TEXTO FUENTE:
-*-*-
Su anécdota: Kenzo Okuzaki, veterano de la Segunda Guerra Mundial, visita a varios oficiales del Ejército japonés, sospechosos de crímenes de guerra durante la campaña en Nueva Guinea, para interrogarlos acerca de su responsabilidad en el fusilamiento de dos soldados un par de semanas después de que terminara el conflicto y de cometer con ellos actos de canibalismo. Condenado por asesinato y por atentar contra el emperador Hirohito, tras salir de la cárcel Okuzaki se obsesiona con hacer justicia y honrar la memoria de los dos soldados cuando han transcurrido cerca de cuatro décadas de un misterio atroz.
La política como campo de batalla al que se enfrenta desde su casa o en su camioneta –que le sirve de consigna política rodante cuando está escrita por todas partes con frases que explicitan el credo de sus convicciones para hacer justicia y está equipada con un altoparlante a través del que se escucha la incontinencia verbal de Okuzaki–, hacen parte de la utilería ideológica con la que se reviste el personaje y nos introduce en su obsesión con esclarecer los hechos.
Los encuentros de Okuzaki con los oficiales son tensos y, ocasionalmente, la crueldad de la historia le produce histeria: estalla y golpea a los oficiales que entrevista y le escamotean la verdad.
En esos momentos, la ilusión del cine, que recrea durante la proyección el pasado por el que regresamos a los años de rodaje en los que Hara acompañó como una sombra a Okuzaki, nos descubre su valor testimonial preservando las imágenes de lo que existió alguna vez y revive ante el espectador.
-*-*-
EJERCICIO 1: Repite de manera literal todo lo que va desde "La política como" hasta "esclarecer los hechos." en el texto sobre Kenzo Okuzaki.
EJERCICIO 2: Escribe la continuación del texto sobre Kenzo Okuzaki a partir de su última oración.
Las líneas no hacen falta para resolver nada de esto.

LÍNEAS PROPORCIONADAS:
-*-*-
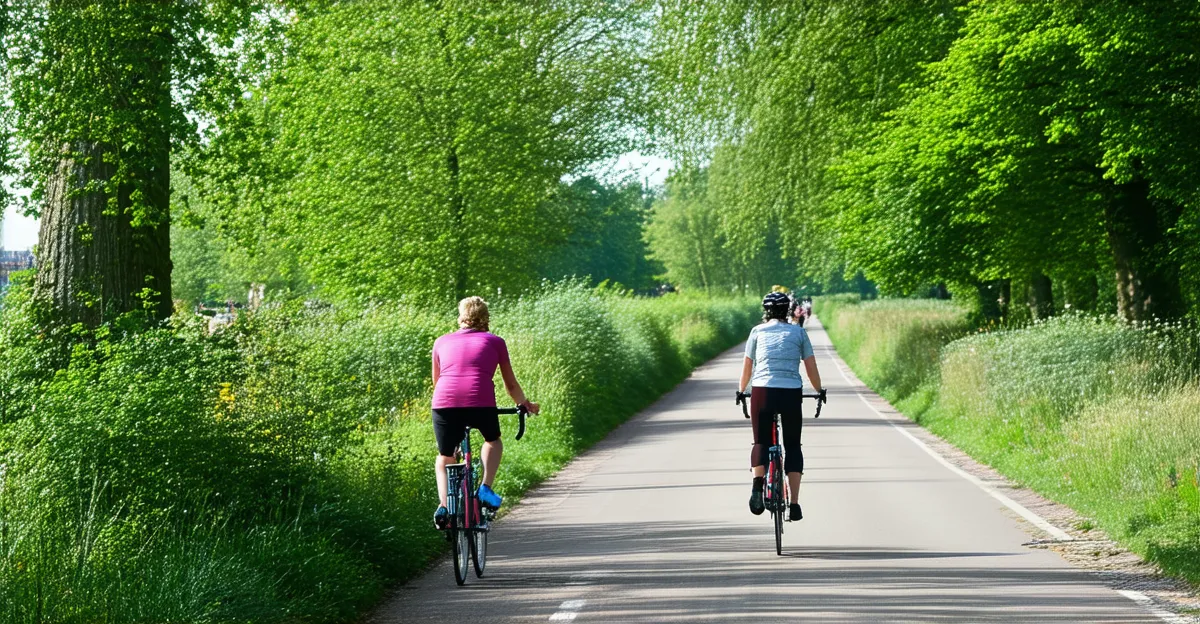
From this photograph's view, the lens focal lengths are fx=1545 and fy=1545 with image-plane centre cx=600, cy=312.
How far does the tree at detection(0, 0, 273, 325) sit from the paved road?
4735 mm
-*-*-
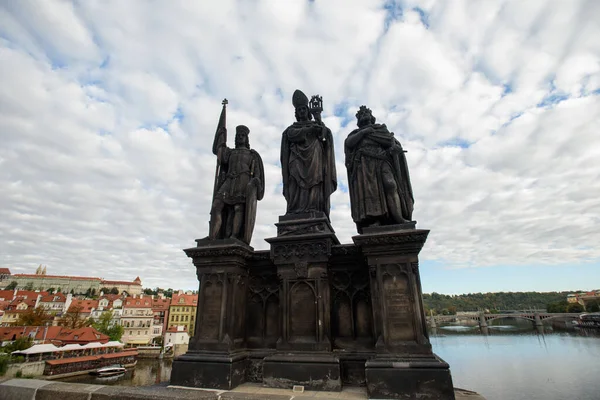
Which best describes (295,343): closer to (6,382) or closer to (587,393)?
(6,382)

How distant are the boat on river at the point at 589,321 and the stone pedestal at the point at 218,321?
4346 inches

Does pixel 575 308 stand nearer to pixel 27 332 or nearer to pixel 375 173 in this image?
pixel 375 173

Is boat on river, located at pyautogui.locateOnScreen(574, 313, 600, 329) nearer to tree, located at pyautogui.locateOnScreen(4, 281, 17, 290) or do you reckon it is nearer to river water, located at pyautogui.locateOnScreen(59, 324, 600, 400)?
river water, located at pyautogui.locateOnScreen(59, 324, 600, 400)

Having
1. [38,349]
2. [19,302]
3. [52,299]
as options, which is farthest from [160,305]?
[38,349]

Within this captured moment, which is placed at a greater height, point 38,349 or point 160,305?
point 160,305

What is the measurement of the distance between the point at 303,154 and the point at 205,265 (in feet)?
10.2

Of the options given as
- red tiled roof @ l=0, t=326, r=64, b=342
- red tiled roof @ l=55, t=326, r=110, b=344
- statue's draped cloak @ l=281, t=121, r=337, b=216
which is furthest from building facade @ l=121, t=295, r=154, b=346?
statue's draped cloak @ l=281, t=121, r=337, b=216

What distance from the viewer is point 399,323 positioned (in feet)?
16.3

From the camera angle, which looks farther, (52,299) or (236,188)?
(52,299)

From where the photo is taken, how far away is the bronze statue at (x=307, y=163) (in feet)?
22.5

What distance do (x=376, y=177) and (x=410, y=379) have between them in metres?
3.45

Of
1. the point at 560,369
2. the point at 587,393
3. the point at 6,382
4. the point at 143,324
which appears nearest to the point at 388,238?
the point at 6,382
-*-*-
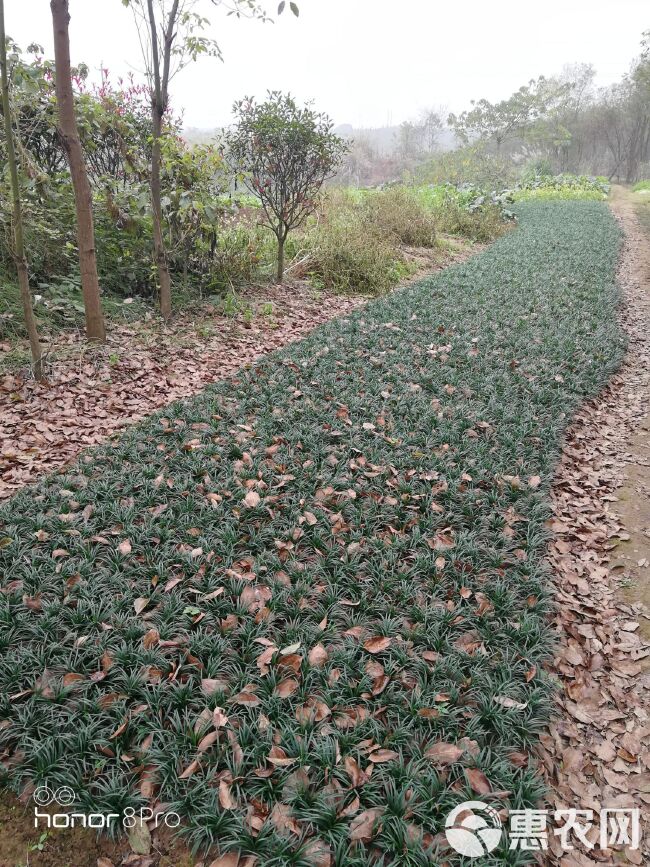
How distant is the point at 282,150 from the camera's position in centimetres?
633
-*-*-
TU RESPUESTA 1:
La política como campo de batalla al que se enfrenta desde su casa o en su camioneta –que le sirve de consigna política rodante cuando está escrita por todas partes con frases que explicitan el credo de sus convicciones para hacer justicia y está equipada con un altoparlante a través del que se escucha la incontinencia verbal de Okuzaki–, hacen parte de la utilería ideológica con la que se reviste el personaje y nos introduce en su obsesión con esclarecer los hechos.

TU RESPUESTA 2:
No hay artificios que enmascaren la artesanía del oficio de filmar: en las entrevistas se desliza con frecuencia al interior del encuadre el micrófono. Un azar tecnológico que no importa para seguir los distintos episodios que construyen un relato sobre este juicio al pasado, sobre la búsqueda de una sinceridad esquiva ante crímenes que se ocultan con eufemismos irritantes para Okuzaki: sucedió hace demasiado tiempo… para qué remover lo que no puede ser contado… no puedo revelar cosas que ahora no tienen sentido…
Hara se sitúa en la vida de los acontecimientos mientras suceden. Apenas interviene y el relato es tan fuerte que apenas se minimiza su impacto aunque seamos conscientes del equipo de rodaje. Incluso es posible sospechar que el director se transforma en un personaje fortuito del documental cuando en una de las agresiones más rabiosas de Okuzaki con uno de los oficiales, al que visita en su casa, donde está convaleciente de una operación, cruza el umbral de la cámara y trata de apartarlos –lo que no termina nada bien cuando el oficial sale en ambulancia hacia el hospital por los golpes que sufrió–.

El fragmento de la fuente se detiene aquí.